„Die Musik hat mich immer gerettet“
Gesangslehrer Alec Otto erzählt von den Nöten als Freiberufler und von der Sympathie der Sondershäuser
Sondershausen. Alec Otto öffnet das Fenster, bittet die Frühlingssonne herein. Sie passt perfekt zu seiner guten Laune. „Wenn ich in diesen Raum komme, ist die Welt in Ordnung“, sagt der Gesangslehrer. Nach acht Wochen Zwangspause wegen Corona kann er endlich wieder an der Musikschule des Kyffhäuserkreises unterrichten.
In seinem angestammten Refugium im Sondershäuser Schloss erzählt der 46-Jährige, wie er mit der aufgezwungenen Auszeit zurechtgekommen ist.
Als Freiberufler ist Alec Otto es gewohnt, vorsorglich zu wirtschaften, auch manche Durststrecke zu überbrücken. Deshalb ist er vielseitig aufgestellt: als Gesangslehrer, Seminar- und Chorleiter. Dass alles abrupt auf einen Schlag wegbricht, hat der gebürtige Südafrikaner so noch nie erlebt.
Die zwei Monate ohne Einnahmen bezeichnet er als Katastrophe. Und es wird dauern, bis er sein Vorkrisen-arbeitspensum wieder erreichen kann. Doch er klagt nicht. Er sieht, wie viel durch Politik und Gesellschaft getan wird, und sagt: „Ich bin froh, dass ich in Deutschland lebe“. Sängerkollegen in Italien, mit denen der früher international agierende Opernsänger noch in Kontakt steht, seien viel schlimmer dran. „Ich konnte beim Land Thüringen Soforthilfe beantragen, habe schon nach zwei Wochen Geld bekommen.“
Dankbar ist Otto auch der Musikschulleitung, die ihn in der Notlage unterstützte. Seinen Optimismus hat er sich bewahrt: „Ich hatte schon ein paar Rückschläge in meinem Leben, die Musik hat mich immer gerettet.“Auch den Schülern fehlte der Gesang. Seit dem 11. Mai ist wieder Einzelunterricht am CarlSchroeder-konservatorium möglich. Maskenpflicht, Abstandsregeln und Trennscheiben aus Plexiglas gehören bis auf Weiteres dazu.

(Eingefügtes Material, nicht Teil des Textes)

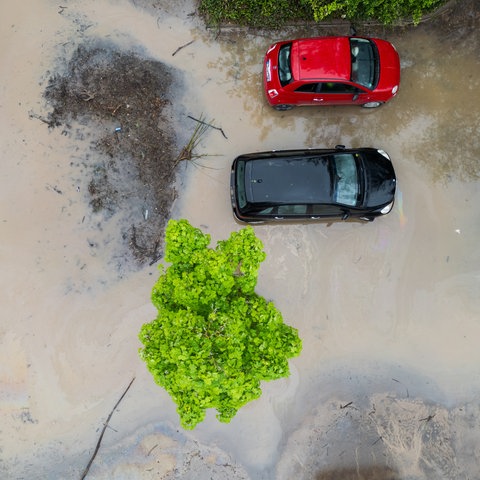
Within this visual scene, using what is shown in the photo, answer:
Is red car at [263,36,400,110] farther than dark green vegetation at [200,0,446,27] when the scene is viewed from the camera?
No

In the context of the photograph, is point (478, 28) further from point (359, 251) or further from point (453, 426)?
point (453, 426)

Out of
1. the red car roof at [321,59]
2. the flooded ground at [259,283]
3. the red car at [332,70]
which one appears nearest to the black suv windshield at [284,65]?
the red car at [332,70]

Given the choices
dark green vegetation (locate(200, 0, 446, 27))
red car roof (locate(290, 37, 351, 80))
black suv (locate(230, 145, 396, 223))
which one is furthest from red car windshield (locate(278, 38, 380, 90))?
black suv (locate(230, 145, 396, 223))

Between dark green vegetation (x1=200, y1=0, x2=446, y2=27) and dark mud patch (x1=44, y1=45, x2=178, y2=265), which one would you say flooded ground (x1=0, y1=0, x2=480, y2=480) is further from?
dark green vegetation (x1=200, y1=0, x2=446, y2=27)

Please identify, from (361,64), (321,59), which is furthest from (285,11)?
(361,64)

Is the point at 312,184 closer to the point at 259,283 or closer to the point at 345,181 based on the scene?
the point at 345,181

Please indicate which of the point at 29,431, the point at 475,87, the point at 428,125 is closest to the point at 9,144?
the point at 29,431
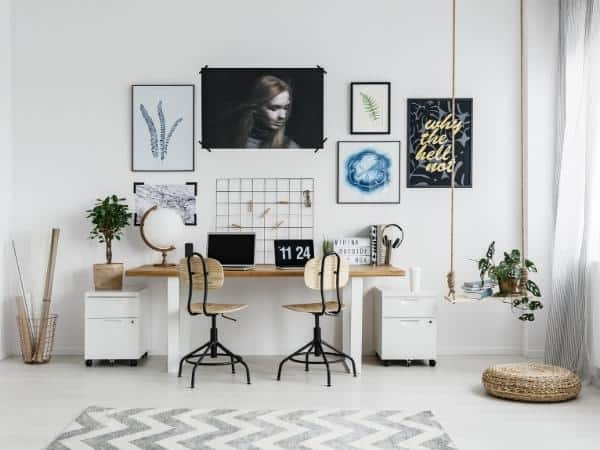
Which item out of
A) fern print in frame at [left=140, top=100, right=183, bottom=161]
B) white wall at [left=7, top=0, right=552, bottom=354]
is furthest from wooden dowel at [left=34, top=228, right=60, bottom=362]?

„Eine viel größere Einschränkung aber wäre es, nicht musizieren zu dürfen“, betont der Tenor. Er spürt auch bei seinen Schülern diese Ungeduld, diese große Lust, wieder anzufangen. Singen bedeutet Leidenschaft: „Wir musizieren mit unserem Körper. Unsere Gefühle und unsere Passion werden über unsere Stimme transportiert.“Das schafft Vertrautheit.
„Viele meiner Schüler und Chormitglieder hielten während der Auszeit virtuell die Verbindung. Von einigen gab es sogar Ostergeschenke“, berichtet Otto. Ein unbekannter Gönner steckte ihm gar einen 50-Euro-einkaufsgutschein in den Briefkasten. Einfach so. „Ich fühle mich sehr geliebt in dieser Stadt. Meine Schüler sind fantastisch“, gibt er seiner Freude Ausdruck.
Viel Zeit für den Sohn, für Lesen und Naturerlebnisse
Seit zehn Jahren arbeitet er als Gesangslehrer, vor zwei Jahren hat er sich ausschließlich fürs Unterrichten entschieden. „Ich fühle mich sehr wohl damit, habe keine Ambitionen mehr, als Tenor zu Auftritten zu reisen.“
Er kann dieser schwierigen Zeit auch etwas Positives abgewinnen: „Es ist merkwürdig, aber ich habe es ungemein genossen, so viel Zeit für meinen Sohn zu haben, Bücher zu lesen, die Natur zu entdecken und einfach herunterzukommen.“Denn normalerweise ist sein Terminkalender prall gefüllt. Otto unterrichtet auch privat, fährt dafür bis nach Uslar. Er vermittelt in Seminaren Atemtechnik, ist Stimmbildner in einer Grundschule, leitet den Musikschulchor Feinklang, den Männerchor aus Holzsußra und das Septett Serotonin. Seit Januar gibt er zudem den Ton bei den Sondershäuser Madrigalisten an. „Mein Einstandskonzert wäre im Mai gewesen, wir holen es im September nach“, blickt er voll Zuversicht nach vorn.
Noch können keine Chorproben stattfinden. Man muss sich anpassen in Corona-zeiten. Doch nach und nach, hofft Alec Otto, wird sich sein Terminkalender wieder füllen. Eines aber will er dann anders machen: „Ich möchte mir selber mehr Zeit gönnen.“Einfach mal rausgehen, zehn Minuten durch den Park laufen. Das Grün sieht er schon beim Blick aus dem Fenster.